**Brief**.
Search the material for "spread" and show all lines that contain it.

--- START ---

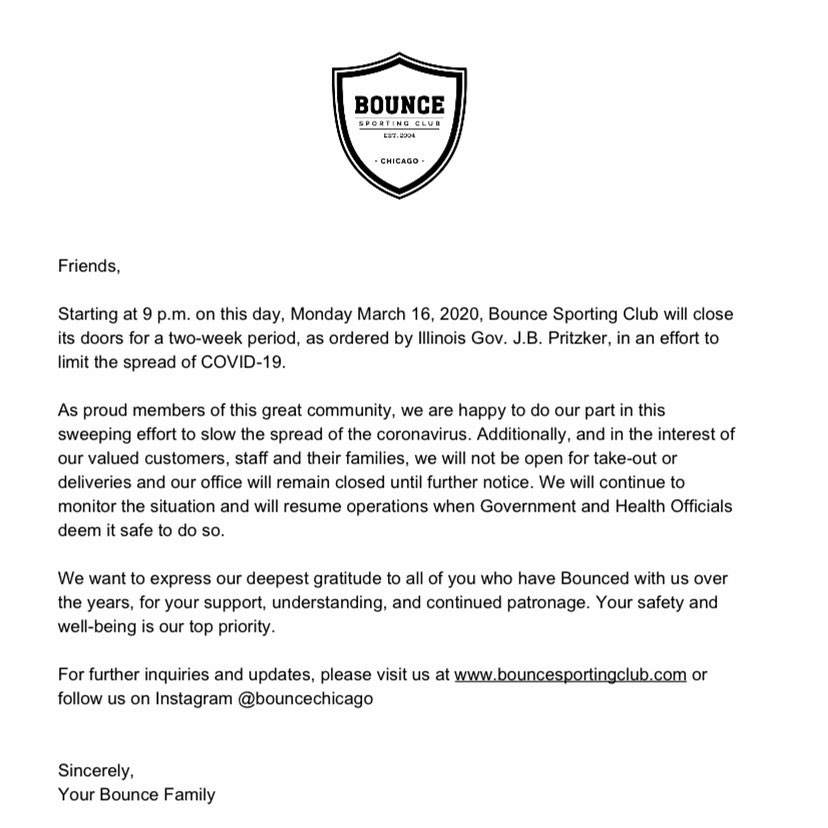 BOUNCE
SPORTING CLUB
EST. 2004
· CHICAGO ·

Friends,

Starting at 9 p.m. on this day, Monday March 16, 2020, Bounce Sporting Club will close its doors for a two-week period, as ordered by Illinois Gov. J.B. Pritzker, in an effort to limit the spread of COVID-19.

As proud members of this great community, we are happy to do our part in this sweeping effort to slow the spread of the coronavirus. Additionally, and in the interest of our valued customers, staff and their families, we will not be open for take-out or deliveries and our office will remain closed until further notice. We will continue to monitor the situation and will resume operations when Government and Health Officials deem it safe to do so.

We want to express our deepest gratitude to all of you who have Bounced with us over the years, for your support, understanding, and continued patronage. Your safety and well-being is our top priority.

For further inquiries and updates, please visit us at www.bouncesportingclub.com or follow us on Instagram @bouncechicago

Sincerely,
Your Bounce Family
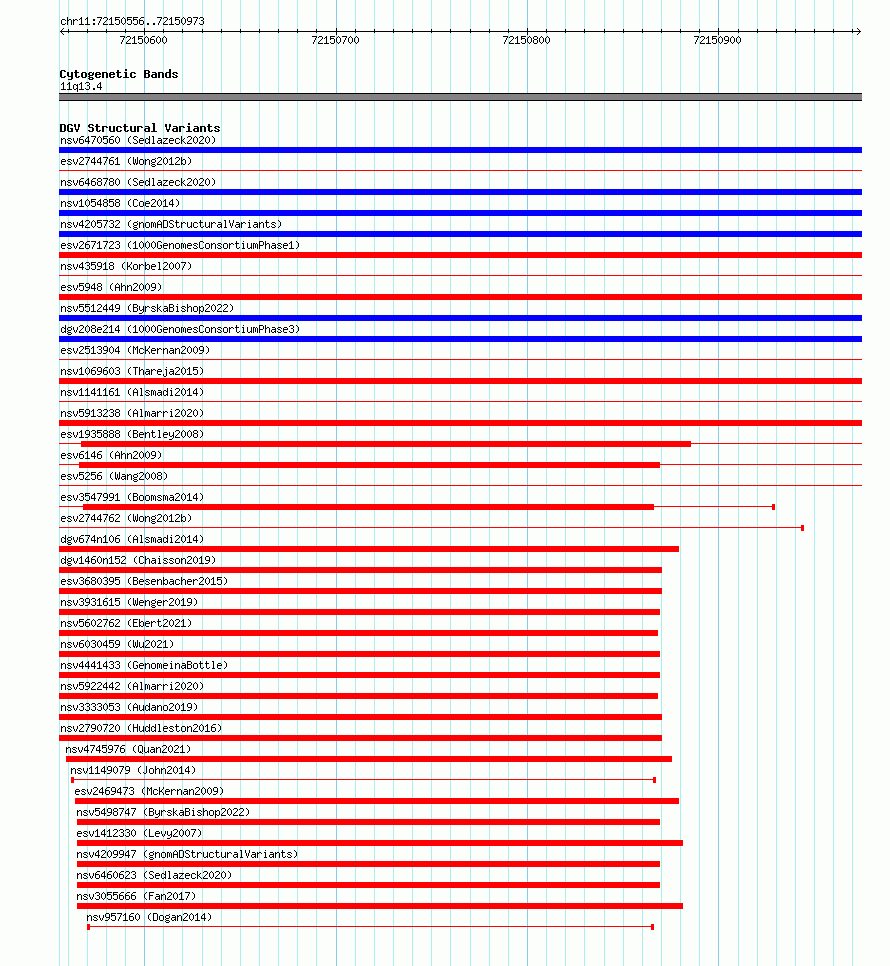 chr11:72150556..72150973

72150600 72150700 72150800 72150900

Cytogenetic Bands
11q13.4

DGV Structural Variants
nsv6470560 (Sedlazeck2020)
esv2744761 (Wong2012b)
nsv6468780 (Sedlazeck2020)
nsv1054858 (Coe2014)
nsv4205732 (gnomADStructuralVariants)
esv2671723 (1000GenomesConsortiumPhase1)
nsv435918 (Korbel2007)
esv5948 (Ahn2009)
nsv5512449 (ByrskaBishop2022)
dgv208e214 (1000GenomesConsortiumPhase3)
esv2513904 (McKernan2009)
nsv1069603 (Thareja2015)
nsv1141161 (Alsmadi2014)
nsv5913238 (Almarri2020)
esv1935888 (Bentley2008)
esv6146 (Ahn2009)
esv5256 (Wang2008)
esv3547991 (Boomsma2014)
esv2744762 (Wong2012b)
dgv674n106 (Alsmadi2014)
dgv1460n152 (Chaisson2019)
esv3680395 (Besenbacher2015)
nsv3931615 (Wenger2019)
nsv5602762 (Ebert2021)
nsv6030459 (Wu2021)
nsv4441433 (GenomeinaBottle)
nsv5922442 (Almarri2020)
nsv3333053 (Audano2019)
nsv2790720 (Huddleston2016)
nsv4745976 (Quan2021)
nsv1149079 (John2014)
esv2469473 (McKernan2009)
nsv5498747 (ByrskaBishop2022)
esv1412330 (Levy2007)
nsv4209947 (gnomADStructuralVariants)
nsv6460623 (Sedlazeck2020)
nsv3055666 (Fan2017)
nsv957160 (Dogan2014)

--- END ---

**The answer**.
Starting at 9 p.m. on this day, Monday March 16, 2020, Bounce Sporting Club will close its doors for a two-week period, as ordered by Illinois Gov. J.B. Pritzker, in an effort to limit the spread of COVID-19.
As proud members of this great community, we are happy to do our part in this sweeping effort to slow the spread of the coronavirus. Additionally, and in the interest of our valued customers, staff and their families, we will not be open for take-out or deliveries and our office will remain closed until further notice. We will continue to monitor the situation and will resume operations when Government and Health Officials deem it safe to do so.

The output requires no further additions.